Dopodiché, un Regolamento comunitario, risalente al 2002, consacra esplicitamente il principio di precauzione: se la scienza non è in grado di dare garanzie, meglio muoversi per contenere eventuali effetti indesiderati. È in virtù di tale prudenza, bollinata da tanto di norma dell’eurocrazia, che, durante la pandemia, chi gestiva l’emergenza, da Giuseppe Conte a Mario Draghi, oltre all’onnipresente Roberto Speranza, giustificava l’adozione di restrizioni e divieti. Cosa dovrebbe esserci di diverso, nel caso del glifosato? Che fine ha fatto la sacrosanta precauzione?

«È un’ottima domanda» commenta Belpoggi. «Il punto è che l’Efsa è sottoposta a pressioni fortissime, perché la diffusione su larga scala dei diserbanti ha portato a una rivoluzione nell’agricoltura, con la sostituzione dell’antica manodopera umana di chi, manualmente, eliminava le erbacce. In futuro, magari, avremo droni in grado di realizzare un’agricoltura di precisione, ma fino a quel momento gli stessi contadini rifiuteranno di abolire tout court i pesticidi».

In linea di massima, tocca rilevare che le cautele tendono ad allentarsi quando di mezzo ci sono galline dalle uova d’oro come Big pharma: i vaccini anti Covid, per dire, sono stati somministrati a tutti, giovani, vecchi, sani, fragili, addirittura improvvisando un mix and match di preparati mai testato in precedenza. E anche sul glifosato l’Europa finora ha chiuso un occhio.
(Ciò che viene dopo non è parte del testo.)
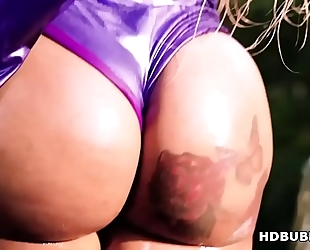 Fat arse ebon squirting on a massive 10-Pounder - moriah mills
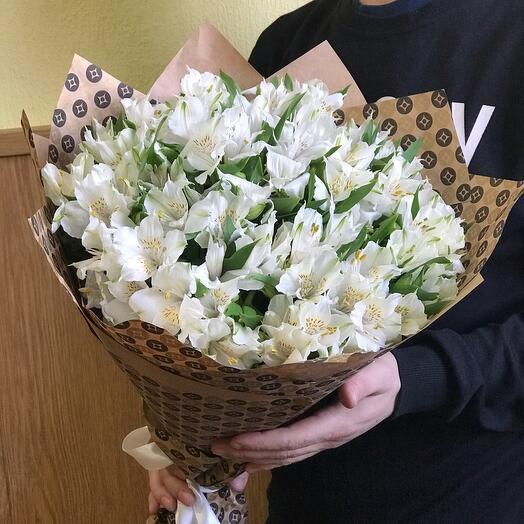 Букет белых альстромерий
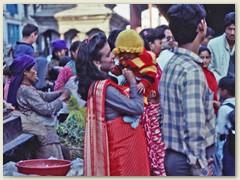 38 Nepalesinnen in bunten Kleidern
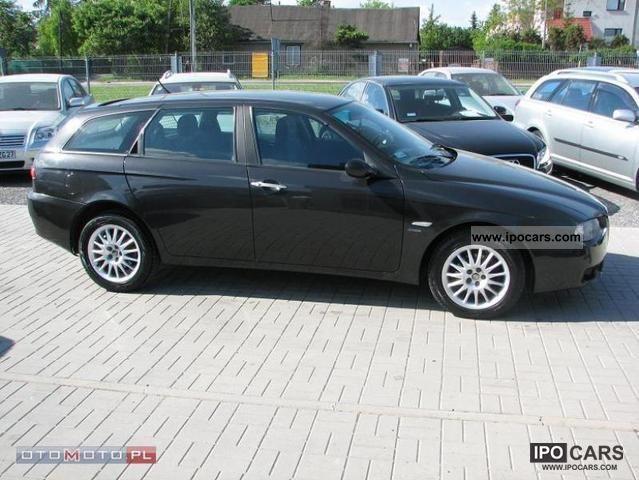 2005 Alfa Romeo  156 1,9 JTD m Estate Car Used vehicle photo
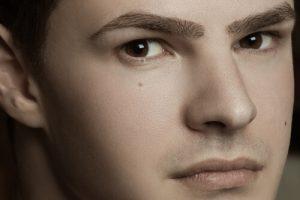 【男の眉活】眉毛の育毛剤・美容液のおすすめ4選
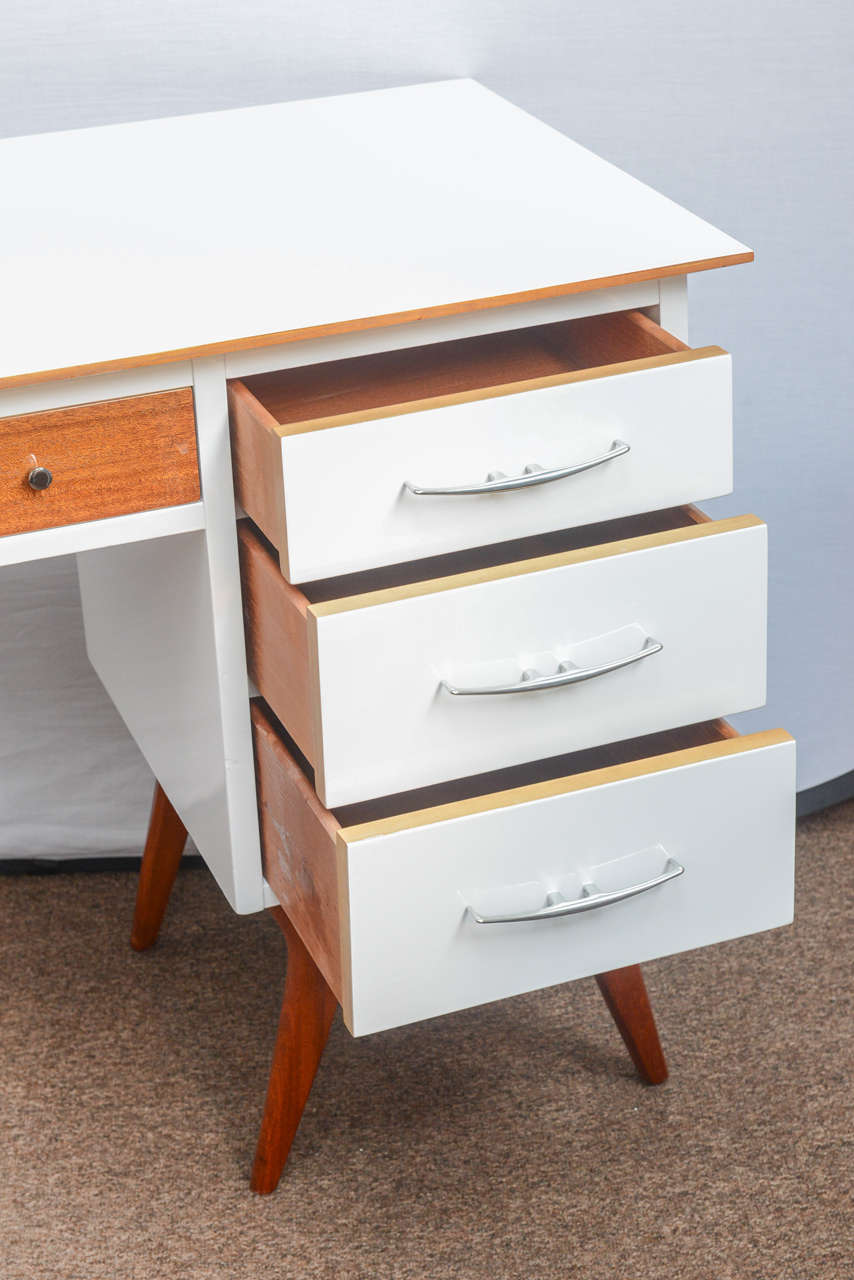 Scandinavian Modern Mid-Century Teak and White Lacquered Desk by R-Way For Sale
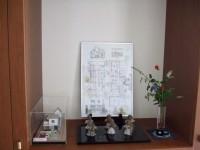 1F玄関に模型と荻原さんのイラストと庭の花を飾りました。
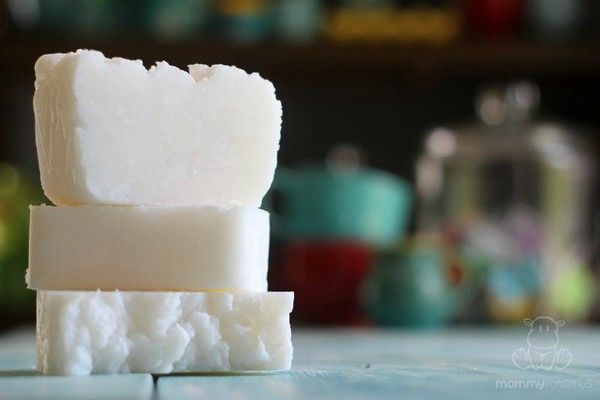 DIY coconut oil shampoo bar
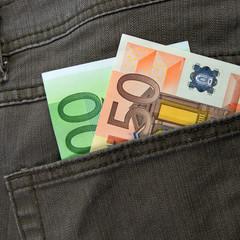 Geld in der Hosentasche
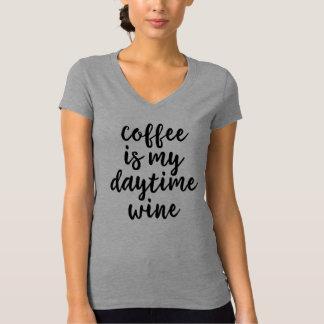 コーヒーは私の昼間のワインのワイシャツです Tシャツ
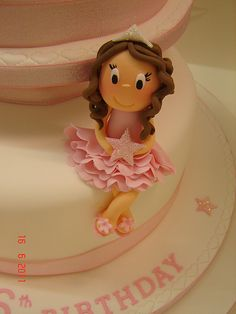 Princess cake topper photo by Helen Brinksman from Flickr at Lurvely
Sarebbe bizzarro se, adesso, chiudesse pure l’altro.

Nell’infatuazione collettiva per il Green deal, a Bruxelles è passato il dogma della strategia Farm to fork, che impone una sforbiciata ai pesticidi. E poi c’è l’approccio One health, l’altra parola d’ordine che parte dall’Oms e predica l’attenzione ai complessi equilibri tra salute umana, benessere animale e integrità dell’ambiente. Per il verdetto sul glifosato, von der Leyen & C. hanno tempo fino al 15 dicembre. I campioni del paternalismo sanitario e dell’universo elettrificato possono davvero fare finta di niente?